Friday, September 14, 2018

Will Rogers, ADHD And Bar Discipline

The Iowa Supreme Court has imposed a one-year suspension  of an attorney

Royce D. Turner, over a span of twenty months, was repeatedly rebuked by state and federal judges for missing hearings and violating court rules. He was found in contempt several times. Three of his clients were arrested and two were jailed for missing hearings he overlooked. Despite an ongoing audit, Turner continued to flout basic requirements for client trust accounts.

The Iowa Supreme Court Attorney Disciplinary Board brought a complaint against Turner alleging multiple violations of the Iowa Rules of Professional Conduct. He delayed responding to the Board’s inquiries and complaints. Our court imposed a five-month interim suspension to protect the public. We permitted Turner’s return to practice with the help of an experienced attorney under stipulated limitations pending resolution of the disciplinary charges.

The parties submitted a stipulation of facts. A division of the Iowa Supreme Court Grievance Commission found violations of numerous rules. Noting Turner’s inexperience and attention deficit hyperactivity disorder (ADHD), the commission recommended a three-month suspension of his license to practice law with conditions on his reinstatement. The Board recommends a suspension of twelve to eighteen months. Based on our de novo review, we now suspend Turner’s license to practice law for one year from the date of this opinion with conditions on his reinstatement.

> **DATA EXTRACT**:
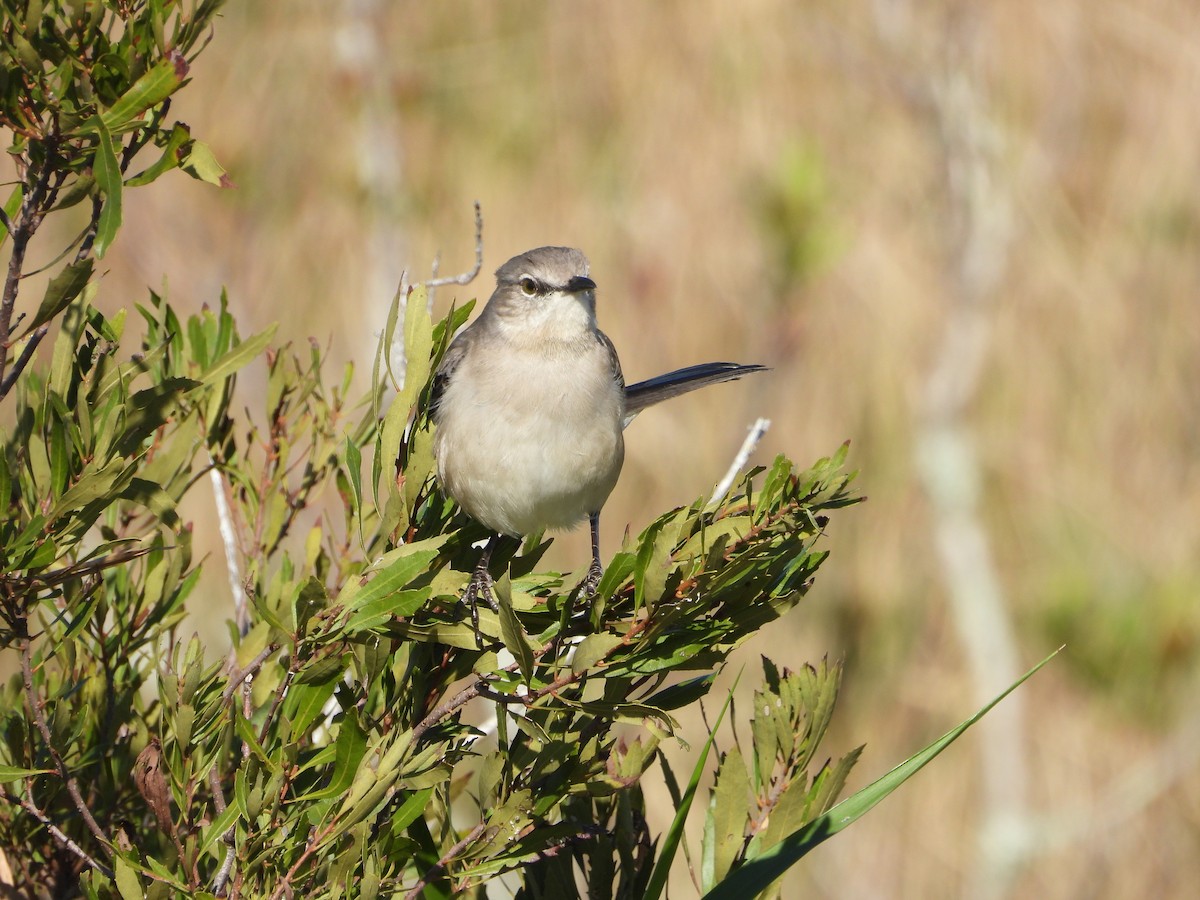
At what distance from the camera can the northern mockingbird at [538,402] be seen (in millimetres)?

> **REQUESTS**:
1. In the text on the Iowa attorney suspension, how does the sentence "He was found in contempt several times." read in Spanish?
2. Can you quote the part of the text on the Iowa attorney suspension that opens with the words containing "The parties submitted" and closes with "opinion with conditions on his reinstatement."?

> **EXERCISE SOLUTIONS**:
1. Fue declarado en desacato varias veces.

2.
The parties submitted a stipulation of facts. A division of the Iowa Supreme Court Grievance Commission found violations of numerous rules. Noting Turner’s inexperience and attention deficit hyperactivity disorder (ADHD), the commission recommended a three-month suspension of his license to practice law with conditions on his reinstatement. The Board recommends a suspension of twelve to eighteen months. Based on our de novo review, we now suspend Turner’s license to practice law for one year from the date of this opinion with conditions on his reinstatement.